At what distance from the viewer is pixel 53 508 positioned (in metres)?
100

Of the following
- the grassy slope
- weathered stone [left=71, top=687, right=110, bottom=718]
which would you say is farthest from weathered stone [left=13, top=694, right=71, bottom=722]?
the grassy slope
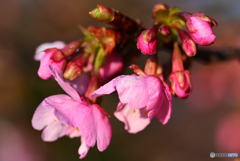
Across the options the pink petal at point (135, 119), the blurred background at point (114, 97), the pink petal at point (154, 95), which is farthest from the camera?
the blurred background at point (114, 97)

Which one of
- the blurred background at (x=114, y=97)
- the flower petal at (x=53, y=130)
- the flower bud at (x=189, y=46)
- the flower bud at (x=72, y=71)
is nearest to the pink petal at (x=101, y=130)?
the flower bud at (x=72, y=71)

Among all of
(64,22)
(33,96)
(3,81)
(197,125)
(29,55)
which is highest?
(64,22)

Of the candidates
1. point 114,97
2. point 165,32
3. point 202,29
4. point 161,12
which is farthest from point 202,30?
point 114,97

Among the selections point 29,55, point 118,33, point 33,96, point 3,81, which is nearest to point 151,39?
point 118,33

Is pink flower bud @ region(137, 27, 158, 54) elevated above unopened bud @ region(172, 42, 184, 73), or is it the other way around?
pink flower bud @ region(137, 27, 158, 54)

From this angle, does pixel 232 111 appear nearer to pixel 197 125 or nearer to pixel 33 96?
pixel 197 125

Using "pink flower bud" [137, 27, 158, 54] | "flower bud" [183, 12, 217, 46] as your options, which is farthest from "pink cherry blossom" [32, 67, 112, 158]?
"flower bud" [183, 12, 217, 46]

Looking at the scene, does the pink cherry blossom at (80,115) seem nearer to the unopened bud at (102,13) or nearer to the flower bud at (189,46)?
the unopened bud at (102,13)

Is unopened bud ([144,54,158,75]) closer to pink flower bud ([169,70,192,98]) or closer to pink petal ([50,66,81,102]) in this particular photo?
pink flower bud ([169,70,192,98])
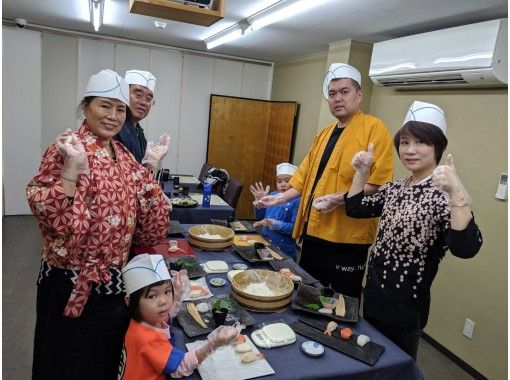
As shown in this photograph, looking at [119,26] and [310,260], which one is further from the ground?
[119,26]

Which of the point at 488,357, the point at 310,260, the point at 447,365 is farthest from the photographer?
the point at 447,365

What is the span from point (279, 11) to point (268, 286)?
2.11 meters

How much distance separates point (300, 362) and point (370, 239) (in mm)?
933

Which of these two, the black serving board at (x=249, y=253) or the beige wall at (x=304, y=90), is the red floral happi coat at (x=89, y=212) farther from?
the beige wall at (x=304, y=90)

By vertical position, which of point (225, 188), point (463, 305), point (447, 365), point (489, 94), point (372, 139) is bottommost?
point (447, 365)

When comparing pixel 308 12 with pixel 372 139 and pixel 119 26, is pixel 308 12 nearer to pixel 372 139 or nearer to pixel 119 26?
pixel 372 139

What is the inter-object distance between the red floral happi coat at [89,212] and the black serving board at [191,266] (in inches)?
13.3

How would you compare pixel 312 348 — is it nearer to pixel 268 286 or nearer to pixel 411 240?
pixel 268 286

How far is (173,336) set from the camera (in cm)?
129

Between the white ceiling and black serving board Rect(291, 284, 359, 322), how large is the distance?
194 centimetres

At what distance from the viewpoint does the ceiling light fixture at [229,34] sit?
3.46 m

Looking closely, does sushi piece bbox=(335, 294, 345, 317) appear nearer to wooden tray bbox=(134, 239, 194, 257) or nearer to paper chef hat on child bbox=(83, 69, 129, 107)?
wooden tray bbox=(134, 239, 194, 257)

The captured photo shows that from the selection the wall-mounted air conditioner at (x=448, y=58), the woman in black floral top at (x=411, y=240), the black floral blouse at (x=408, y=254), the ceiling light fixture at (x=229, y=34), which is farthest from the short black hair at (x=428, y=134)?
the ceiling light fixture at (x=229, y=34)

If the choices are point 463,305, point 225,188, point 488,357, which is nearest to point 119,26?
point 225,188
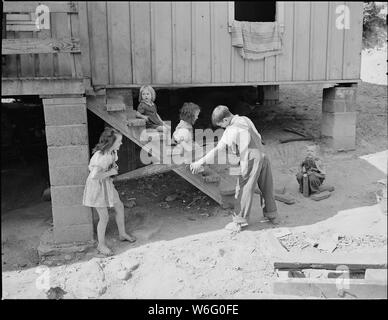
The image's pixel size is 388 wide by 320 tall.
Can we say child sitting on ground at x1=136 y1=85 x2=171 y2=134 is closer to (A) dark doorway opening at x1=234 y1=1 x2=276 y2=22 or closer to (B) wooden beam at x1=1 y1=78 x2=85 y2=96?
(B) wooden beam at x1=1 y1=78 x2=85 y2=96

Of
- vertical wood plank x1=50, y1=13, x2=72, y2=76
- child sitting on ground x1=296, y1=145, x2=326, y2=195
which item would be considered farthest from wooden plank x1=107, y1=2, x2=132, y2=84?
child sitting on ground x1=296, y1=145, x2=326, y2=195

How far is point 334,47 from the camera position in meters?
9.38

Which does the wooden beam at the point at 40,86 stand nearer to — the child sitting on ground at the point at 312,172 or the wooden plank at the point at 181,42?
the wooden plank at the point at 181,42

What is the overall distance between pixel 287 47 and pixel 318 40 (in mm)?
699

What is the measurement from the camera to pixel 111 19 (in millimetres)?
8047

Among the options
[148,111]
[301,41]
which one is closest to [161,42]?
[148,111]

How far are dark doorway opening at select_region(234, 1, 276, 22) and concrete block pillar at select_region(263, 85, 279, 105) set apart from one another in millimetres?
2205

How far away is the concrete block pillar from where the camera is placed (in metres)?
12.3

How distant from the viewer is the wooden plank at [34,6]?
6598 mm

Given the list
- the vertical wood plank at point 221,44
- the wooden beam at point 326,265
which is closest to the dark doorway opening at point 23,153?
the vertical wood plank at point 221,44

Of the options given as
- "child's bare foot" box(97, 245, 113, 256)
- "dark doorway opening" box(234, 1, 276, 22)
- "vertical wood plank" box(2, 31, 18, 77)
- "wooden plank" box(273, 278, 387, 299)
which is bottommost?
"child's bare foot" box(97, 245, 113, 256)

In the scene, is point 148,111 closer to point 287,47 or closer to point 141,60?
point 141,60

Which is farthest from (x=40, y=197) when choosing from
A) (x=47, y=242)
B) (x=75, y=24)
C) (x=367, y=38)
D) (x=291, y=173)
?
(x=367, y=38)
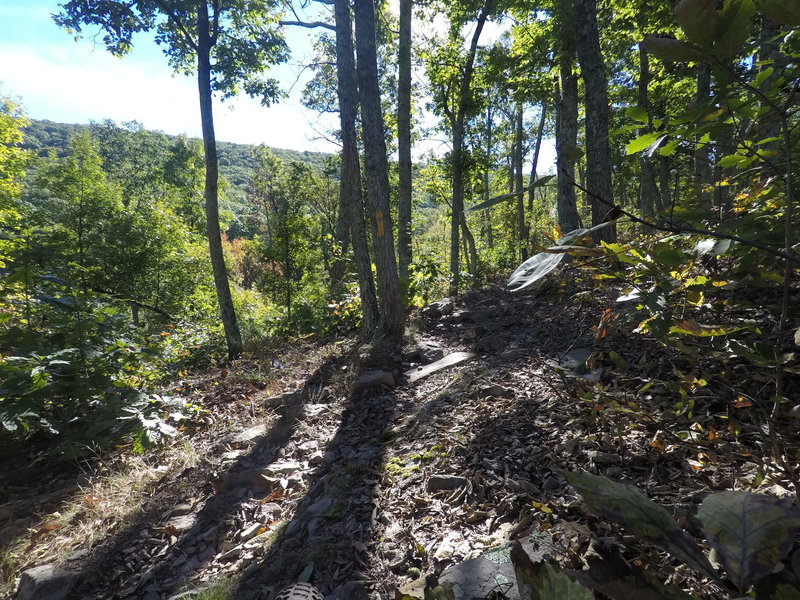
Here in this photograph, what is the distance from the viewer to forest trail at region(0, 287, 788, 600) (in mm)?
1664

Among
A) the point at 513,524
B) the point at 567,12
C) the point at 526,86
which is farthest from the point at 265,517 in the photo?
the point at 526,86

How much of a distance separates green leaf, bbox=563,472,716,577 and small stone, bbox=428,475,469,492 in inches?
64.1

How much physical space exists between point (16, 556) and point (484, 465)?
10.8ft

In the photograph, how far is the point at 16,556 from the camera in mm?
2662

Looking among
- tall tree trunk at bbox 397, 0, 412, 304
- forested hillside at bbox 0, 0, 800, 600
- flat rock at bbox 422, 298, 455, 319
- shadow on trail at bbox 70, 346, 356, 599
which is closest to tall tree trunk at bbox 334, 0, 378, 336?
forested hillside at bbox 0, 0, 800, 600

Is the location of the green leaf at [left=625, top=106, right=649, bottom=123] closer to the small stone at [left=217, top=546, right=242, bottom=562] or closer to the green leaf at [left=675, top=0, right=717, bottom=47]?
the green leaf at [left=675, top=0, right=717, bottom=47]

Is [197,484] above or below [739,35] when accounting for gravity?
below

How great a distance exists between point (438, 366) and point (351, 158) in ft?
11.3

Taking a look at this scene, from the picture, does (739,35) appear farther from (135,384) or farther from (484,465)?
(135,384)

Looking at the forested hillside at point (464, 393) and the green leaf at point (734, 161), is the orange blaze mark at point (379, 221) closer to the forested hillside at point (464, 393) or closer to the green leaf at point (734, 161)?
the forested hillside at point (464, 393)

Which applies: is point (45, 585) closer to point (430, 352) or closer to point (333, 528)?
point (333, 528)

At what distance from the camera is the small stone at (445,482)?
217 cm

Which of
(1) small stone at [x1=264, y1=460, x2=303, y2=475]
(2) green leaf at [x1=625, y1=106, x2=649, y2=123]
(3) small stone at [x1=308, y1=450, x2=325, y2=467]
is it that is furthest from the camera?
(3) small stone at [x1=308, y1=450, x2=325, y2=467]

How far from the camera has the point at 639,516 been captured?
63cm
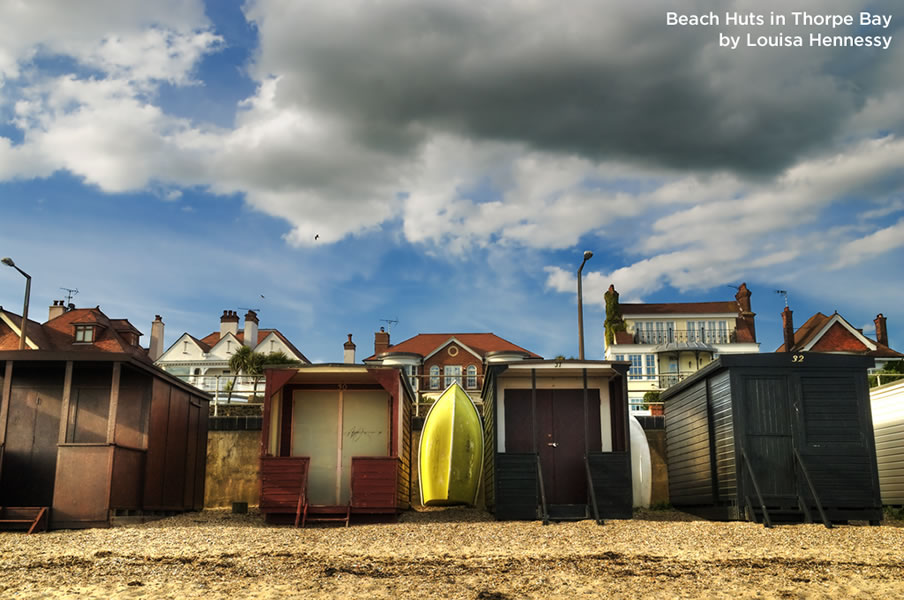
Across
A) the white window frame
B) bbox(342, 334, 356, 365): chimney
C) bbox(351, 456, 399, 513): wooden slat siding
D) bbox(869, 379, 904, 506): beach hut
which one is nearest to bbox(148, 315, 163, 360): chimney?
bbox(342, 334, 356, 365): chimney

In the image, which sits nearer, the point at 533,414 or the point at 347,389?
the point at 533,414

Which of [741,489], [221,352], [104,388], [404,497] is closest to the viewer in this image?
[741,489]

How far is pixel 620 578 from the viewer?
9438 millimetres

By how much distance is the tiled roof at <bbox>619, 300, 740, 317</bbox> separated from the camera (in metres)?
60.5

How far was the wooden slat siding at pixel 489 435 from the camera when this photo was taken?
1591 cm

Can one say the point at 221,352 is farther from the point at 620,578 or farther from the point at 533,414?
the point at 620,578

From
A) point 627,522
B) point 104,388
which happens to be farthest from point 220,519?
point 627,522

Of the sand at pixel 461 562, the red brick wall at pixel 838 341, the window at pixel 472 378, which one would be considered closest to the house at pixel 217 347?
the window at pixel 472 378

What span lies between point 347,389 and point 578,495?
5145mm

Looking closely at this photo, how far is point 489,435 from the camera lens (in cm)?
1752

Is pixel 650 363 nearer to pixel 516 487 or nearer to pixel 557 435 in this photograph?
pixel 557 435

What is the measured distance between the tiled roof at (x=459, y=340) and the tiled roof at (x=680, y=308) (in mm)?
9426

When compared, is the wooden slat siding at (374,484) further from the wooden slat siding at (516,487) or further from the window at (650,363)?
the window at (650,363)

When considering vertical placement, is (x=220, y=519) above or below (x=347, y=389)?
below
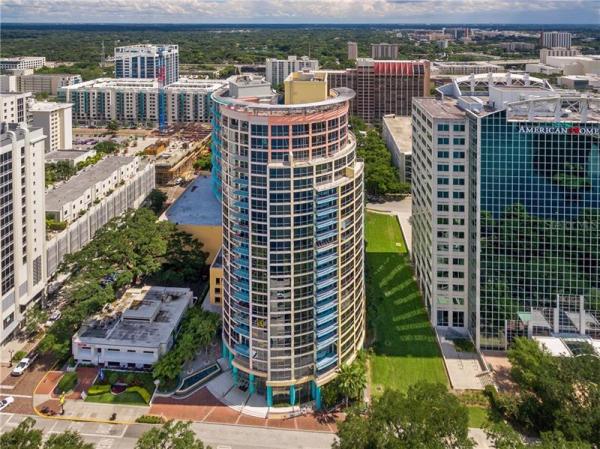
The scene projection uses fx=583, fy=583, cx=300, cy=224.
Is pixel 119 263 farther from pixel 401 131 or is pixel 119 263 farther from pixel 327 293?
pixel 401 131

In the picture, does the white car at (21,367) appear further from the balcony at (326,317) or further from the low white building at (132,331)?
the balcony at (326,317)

---------------

What the task asks — Express everything from the line containing "Looking closely at" down to the end of the records as a two-column CSV with columns named input and output, one row per record, giving its text and its answer each in a single quoted field with line breaks replaced by spaces. Leave the pictures out of the answer.

Task answer —
input,output
"Looking closely at this photo, how far is point 489,435 from the camera lens (in cm)?","1752"
"Is pixel 650 363 nearer to pixel 516 487 or nearer to pixel 557 435 in this photograph?","pixel 557 435"
"What is the measured distance between the tiled roof at (x=459, y=340) and the tiled roof at (x=680, y=308) (in mm)?","9426"
"When compared, is the wooden slat siding at (374,484) further from the wooden slat siding at (516,487) or further from the window at (650,363)?","the window at (650,363)"
"When considering vertical placement, is (x=220, y=519) above or below (x=347, y=389)?","below"
"The scene projection uses fx=583, fy=583, cx=300, cy=224. Is pixel 119 263 farther from pixel 401 131 or is pixel 119 263 farther from pixel 327 293?","pixel 401 131"
"In the picture, does the white car at (21,367) appear further from the balcony at (326,317) or further from the low white building at (132,331)?","the balcony at (326,317)"